Key Takeaway: Repository methods should read as business questions. Avoid exposing generic query(sql) methods; every query method should have a domain-meaningful name.

Why It Matters: Named query methods make the repository the living documentation of data access patterns. When a developer reads findPendingAbove(threshold), they understand the business intent immediately. Generic query(sql) leaks persistence technology into the service layer and makes it impossible to swap storage backends without rewriting business logic.


Service Layer Pattern

Example 23: Service Layer Coordinates Use Cases

The Service Layer pattern centralizes application use cases in dedicated service classes. A use case (like “place an order”) typically involves multiple domain objects and repositories. The service coordinates them without embedding that coordination logic in controllers or domain objects.

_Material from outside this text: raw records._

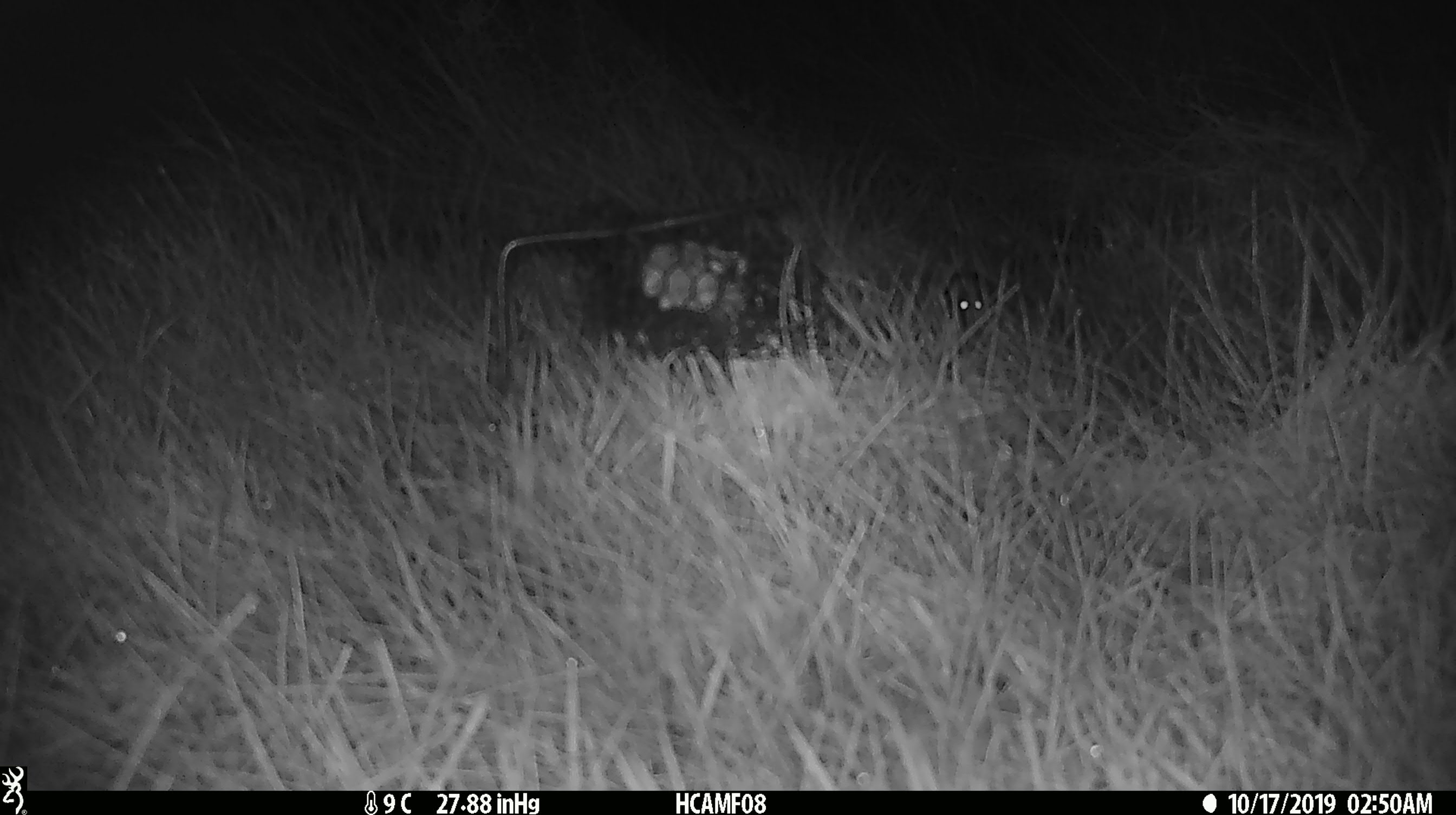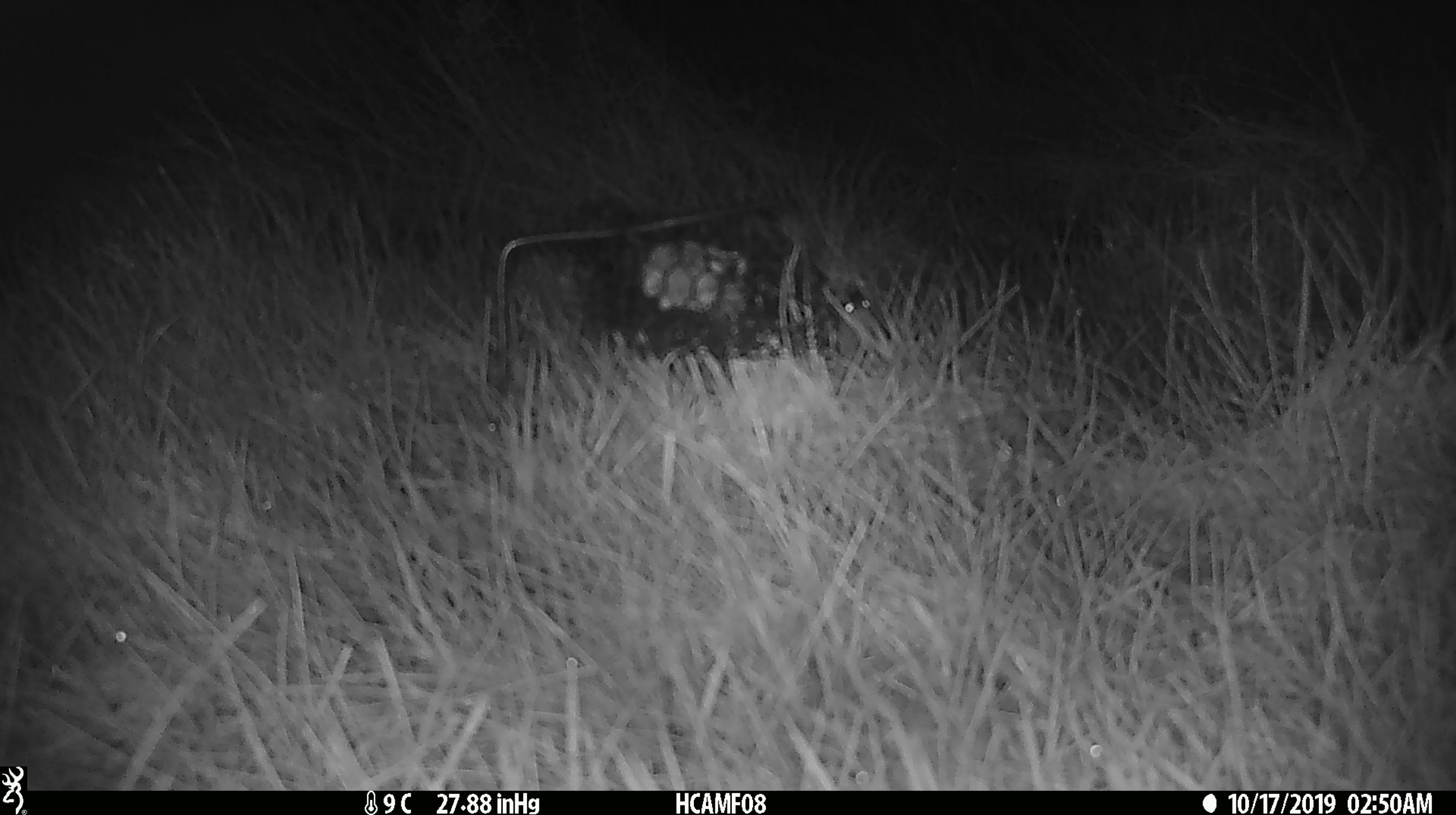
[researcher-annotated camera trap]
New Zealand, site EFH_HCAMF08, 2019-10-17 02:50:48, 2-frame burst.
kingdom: Animalia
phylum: Chordata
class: Mammalia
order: Rodentia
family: Muridae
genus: Mus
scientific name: Mus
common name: mouse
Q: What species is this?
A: Mouse (Mus).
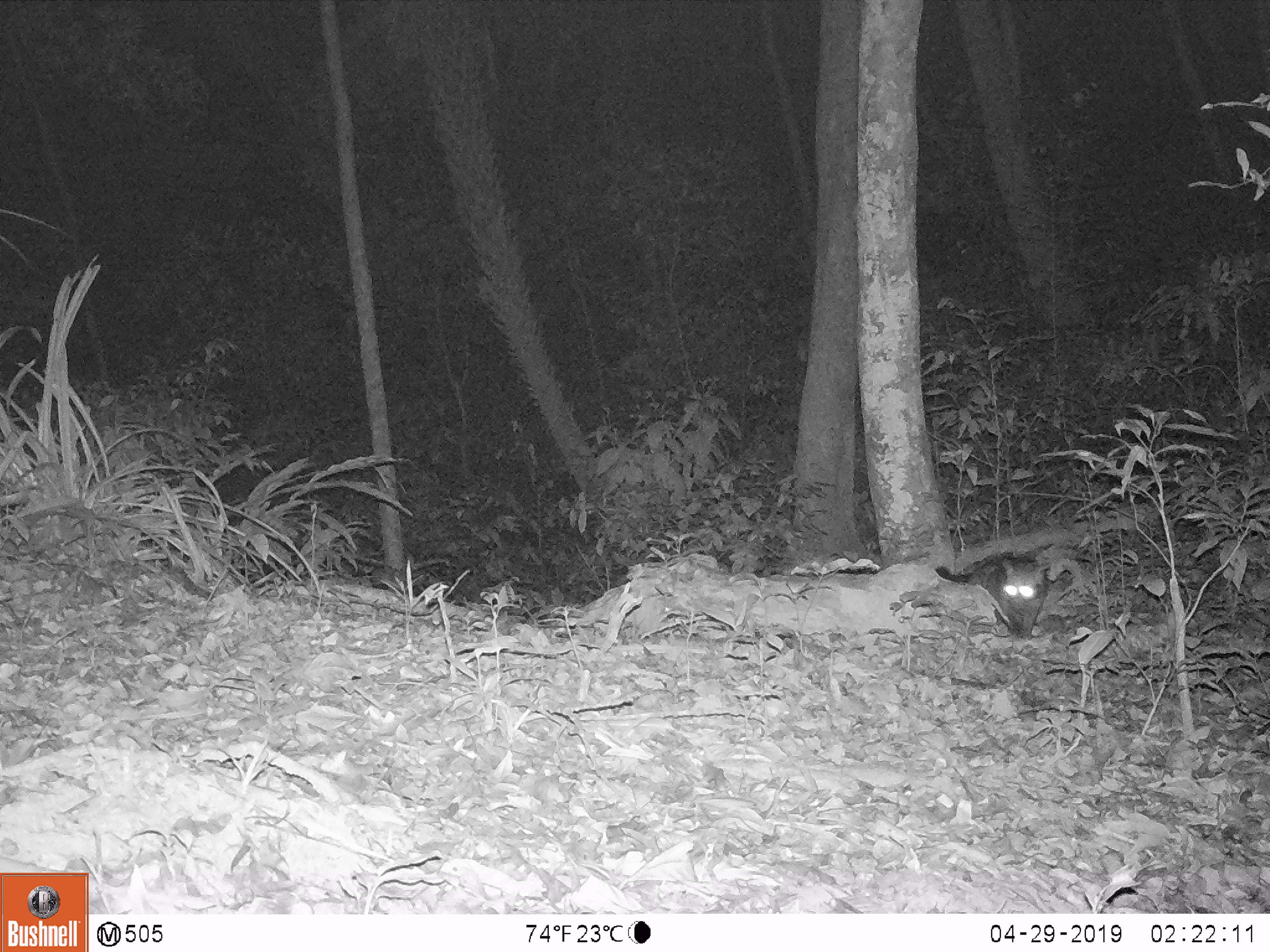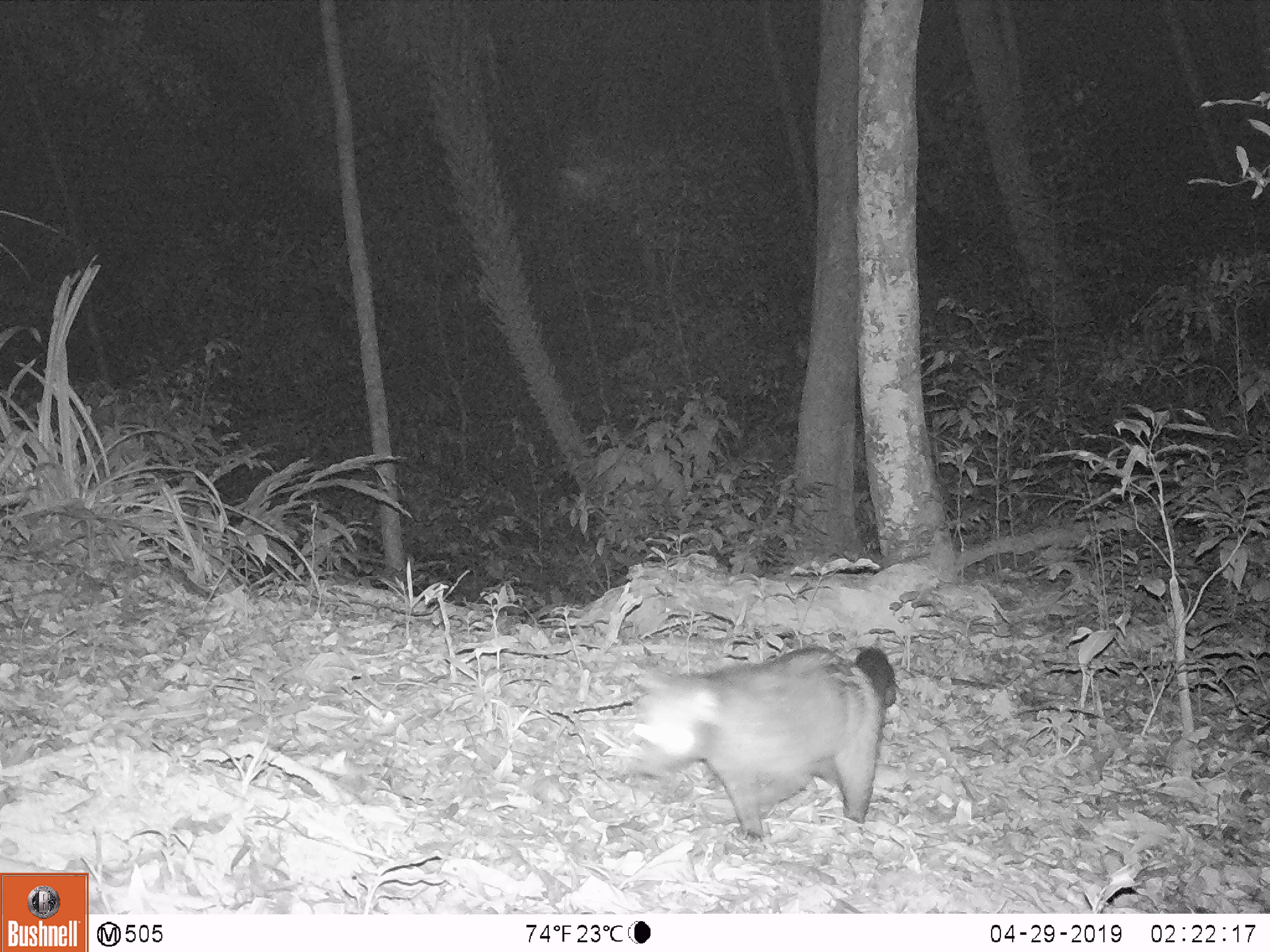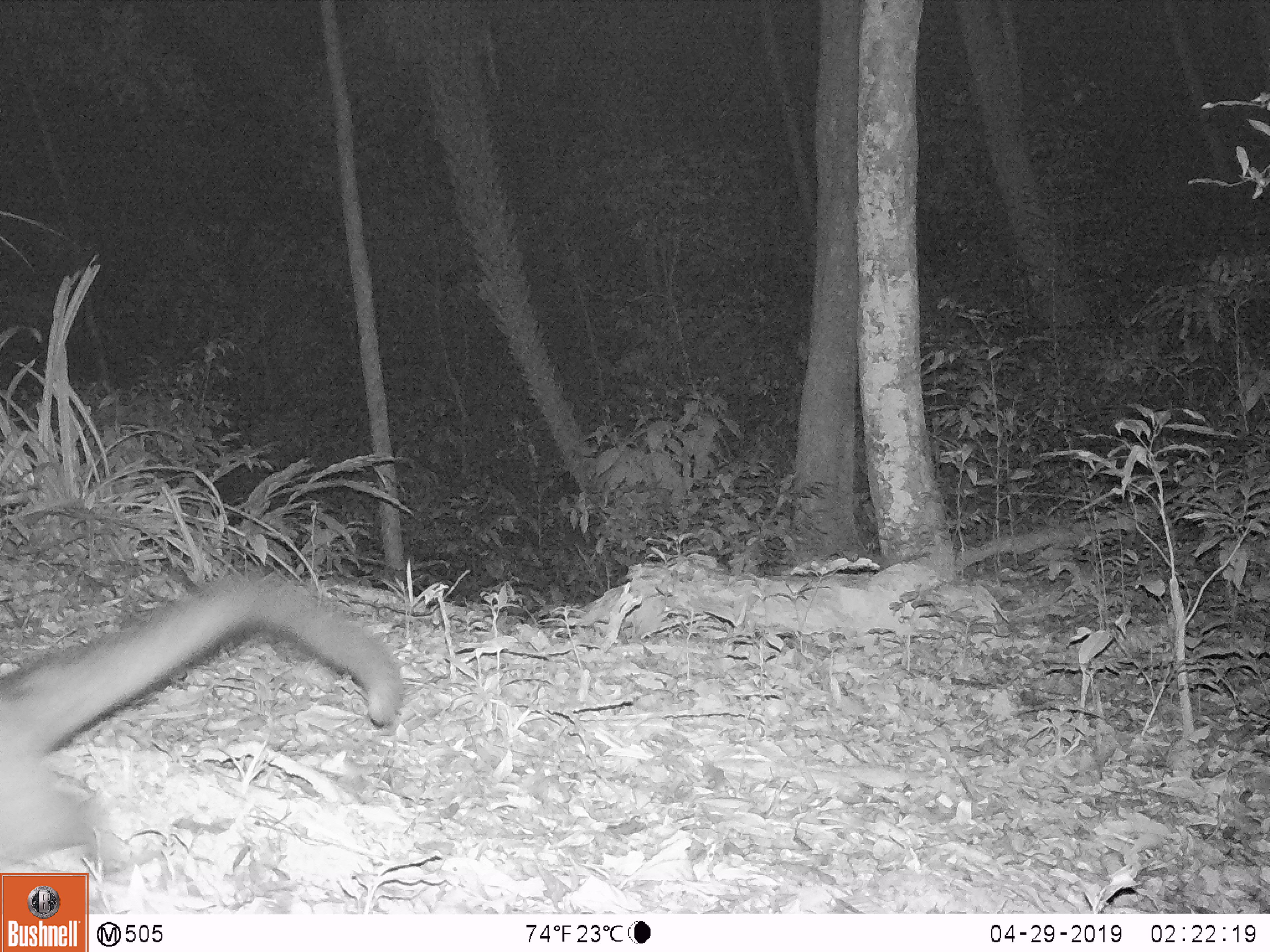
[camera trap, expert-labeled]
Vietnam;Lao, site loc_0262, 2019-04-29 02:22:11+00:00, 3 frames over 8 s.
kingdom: Animalia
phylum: Chordata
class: Mammalia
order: Carnivora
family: Viverridae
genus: Paradoxurus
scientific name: Paradoxurus hermaphroditus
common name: common palm civet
Common palm civet (Paradoxurus hermaphroditus). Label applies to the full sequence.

# ============================================================
# DOMAIN OBJECTS
# ============================================================
class Customer:
    def __init__(self, customer_id: int, credit: float) -> None:
        self.id = customer_id
        self._credit = credit

    def can_afford(self, amount: float) -> bool:
        return self._credit >= amount    # => true if credit covers amount

    def deduct(self, amount: float) -> None:
        self._credit -= amount           # => reduces available credit

class Product:
    def __init__(self, product_id: int, name: str, price: float, stock: int) -> None:
        self.id = product_id
        self.name = name
        self.price = price
        self._stock = stock

    def is_available(self) -> bool:
        return self._stock > 0           # => true when stock is positive

    def reserve(self) -> None:
        self._stock -= 1                 # => decrements stock by one

# ============================================================
# SERVICE LAYER — orchestrates the "place order" use case
# ============================================================
class OrderService:
    def __init__(
        self,
        customers: dict[int, Customer],
        products: dict[int, Product],
    ) -> None:
        self._customers = customers      # => in-memory stores (would be repos in production)
        self._products = products

    def place_order(self, customer_id: int, product_id: int) -> str:
        # => STEP 1: retrieve both domain objects
        customer = self._customers.get(customer_id)
        product = self._products.get(product_id)

        if customer is None or product is None:
            return "Customer or product not found"
            # => guard: exit early if either entity is missing

        # => STEP 2: apply business rules via domain object methods
        if not product.is_available():
            return f"'{product.name}' is out of stock"

        if not customer.can_afford(product.price):
            return f"Insufficient credit for '{product.name}' (${product.price:.2f})"

        # => STEP 3: execute the state changes
        product.reserve()                # => decrements stock
        customer.deduct(product.price)   # => deducts credit
        return f"Order placed: {product.name} for customer {customer_id}"
        # => Output: "Order placed: Laptop for customer 1"

customers = {1: Customer(1, 2000.0), 2: Customer(2, 100.0)}
products  = {10: Product(10, "Laptop", 1200.0, 2), 11: Product(11, "Headphones", 150.0, 0)}

service = OrderService(customers, products)
print(service.place_order(1, 10))   # => Order placed: Laptop for customer 1
print(service.place_order(2, 10))   # => Insufficient credit for 'Laptop' ($1200.00)
print(service.place_order(1, 11))   # => 'Headphones' is out of stock

Key Takeaway: The service layer owns the sequence of steps for a use case. Domain objects own their own rules. Neither should cross into the other’s territory.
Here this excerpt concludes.